- [What you should do]
Pictures are to be left out; every line from the one that holds "Early 20th century" to the end of the data is to be retyped exactly.

- [Provided records]
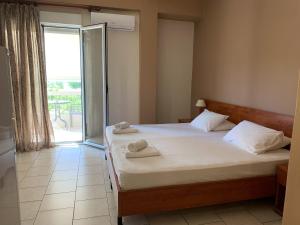 a bedroom with a bed with two towels on it at Hotel Aki in Loutra Edipsou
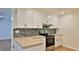 Bright kitchen with white cabinets, stainless steel range, and colorful backsplash at 1017 Chippewa Trl, Daytona Beach, FL 32117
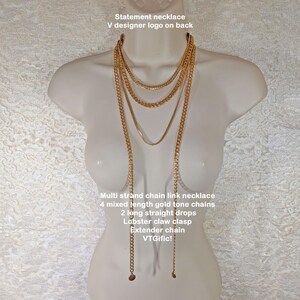 May include: A gold-tone multi-strand chain link necklace with four mixed-length chains and two long straight drops. The necklace has a lobster claw clasp and an extender chain. The text on the image says "Statement necklace" and "VTGific!"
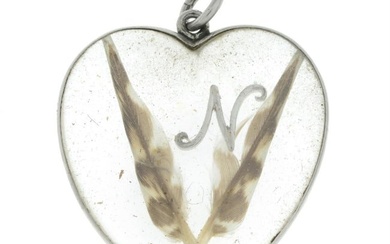 Early 20th century platinum heart-shape feather pendant.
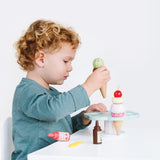 A young child with curly blonde hair playing with a wooden toy ice cream cone and stand set at a table.
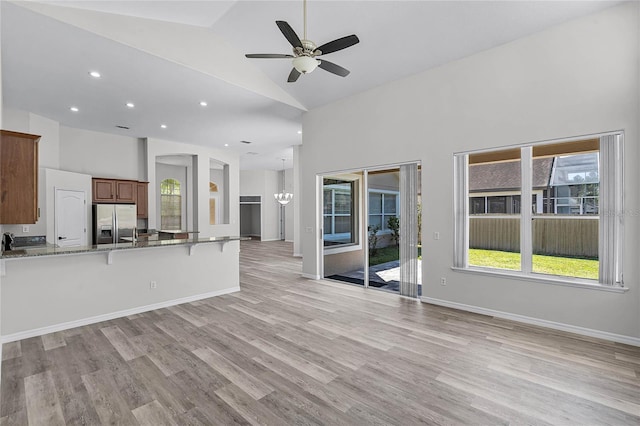 unfurnished living room with baseboards, high vaulted ceiling, and light wood finished floors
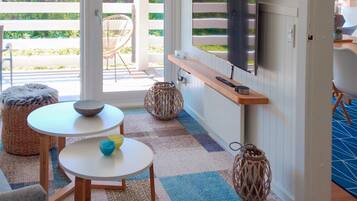 Una sala de estar moderna con un televisor montado en la pared, una mesa de madera, un sillón de mimbre y vistas al exterior.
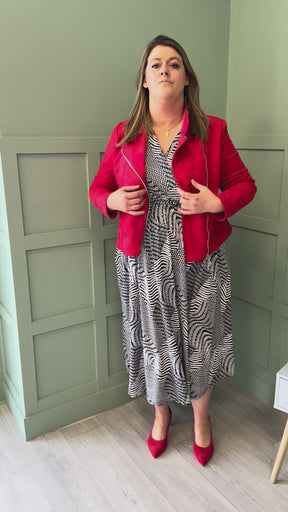 A video of a plus size woman wearing a printed midi length dress, red suede jacket and red court shoes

- [Output below]
 Early 20th century platinum heart-shape feather pendant.
 A young child with curly blonde hair playing with a wooden toy ice cream cone and stand set at a table.
 unfurnished living room with baseboards, high vaulted ceiling, and light wood finished floors
 Una sala de estar moderna con un televisor montado en la pared, una mesa de madera, un sillón de mimbre y vistas al exterior.
 A video of a plus size woman wearing a printed midi length dress, red suede jacket and red court shoes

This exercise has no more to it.